### [EXERCISE]
Copy out each of the following lines word for word.

### [SUPPLIED DATA]
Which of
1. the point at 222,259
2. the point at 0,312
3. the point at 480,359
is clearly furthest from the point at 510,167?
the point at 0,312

### [PROBLEM SOLUTION]
Which of
1. the point at 222,259
2. the point at 0,312
3. the point at 480,359
is clearly furthest from the point at 510,167?
the point at 0,312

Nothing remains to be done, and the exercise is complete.